The Oxford Companion to United States History | 2001 | | © The Oxford Companion to United States History 2001, originally published by Oxford University Press 2001. (Hide copyright information) Copyright

Prostitution and Antiprostitution. Prostitutes—persons who provide sexual services for payment—may be of either sex and may serve clients of either sex but historically were women who promiscuously provided sexual services to men.

Colonial Era to 1890.

In colonial America, prostitution was confined mainly to ports. In the 1820s and after, as the nation became urbanized, prostitution increased, fostered by the anonymity of city life. In 1831, the Reverend John R. McDowall, an antiprostitution crusader, claimed that New York City, with a population of some 250,000, had 10,000 prostitutes. The New York Female Moral Reform Society (1834), led by the wife of revivalist Charles G. Finney, spearheaded an early effort to combat prostitution.

By the mid–nineteenth century, authorities no longer prosecuted illicit sexual activities, as they had in the Colonial Era, provided those activities occurred out of public view. Brothels were tolerated if they remained confined to informally designated “red light” districts. Open street prostitution was sporadically suppressed, but from the 1850s until around 1910, virtually every American city of even modest size had its bordello district. The more expensive bordellos in major cities were elaborate affairs and attracted an elite clientele. Brothel districts such as Chicago's Levee, San Francisco's Barbary Coast, Washington, D.C.’s “Hooker's Division” (sometimes said to commemorate the Civil War general Joseph Hooker), and New Orleans's Storyville (named for the alderman who introduced the legislation setting its boundaries) were well‐known and even clandestine tourist attractions. Some brothels, such as Chicago's Everleigh Club, run by Ada and Minna Everleigh of Omaha, were elegant and opulent establishments.

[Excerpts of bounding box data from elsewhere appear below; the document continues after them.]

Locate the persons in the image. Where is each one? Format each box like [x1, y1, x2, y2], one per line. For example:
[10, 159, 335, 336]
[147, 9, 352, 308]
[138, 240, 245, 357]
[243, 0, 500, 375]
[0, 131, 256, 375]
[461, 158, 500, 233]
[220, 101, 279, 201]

In the nineteenth century, prostitution in itself was not illegal. Prostitutes who solicited openly on the streets might be arrested as “vagrants,” but those who worked inside were generally safe from arrest. Although brothels by common‐law tradition were classed as “public nuisances,” city officials rarely exercised their authority to close them. By the 1870s, many progressive municipal leaders favored the European approach of legalizing and regulating bordellos, an innovation adopted in St. Louis in 1870. This campaign, however, triggered a protest movement led by the Woman's Christian Temperance Union and the so‐called Social Purity movement, which sponsored annual conferences and published antiprostitution periodicals. Such groups opposed legalization and demanded instead that brothels be closed. Throughout the Gilded Age, the suppressionists and the regulators debated prostitution policy.

1890 to 1960.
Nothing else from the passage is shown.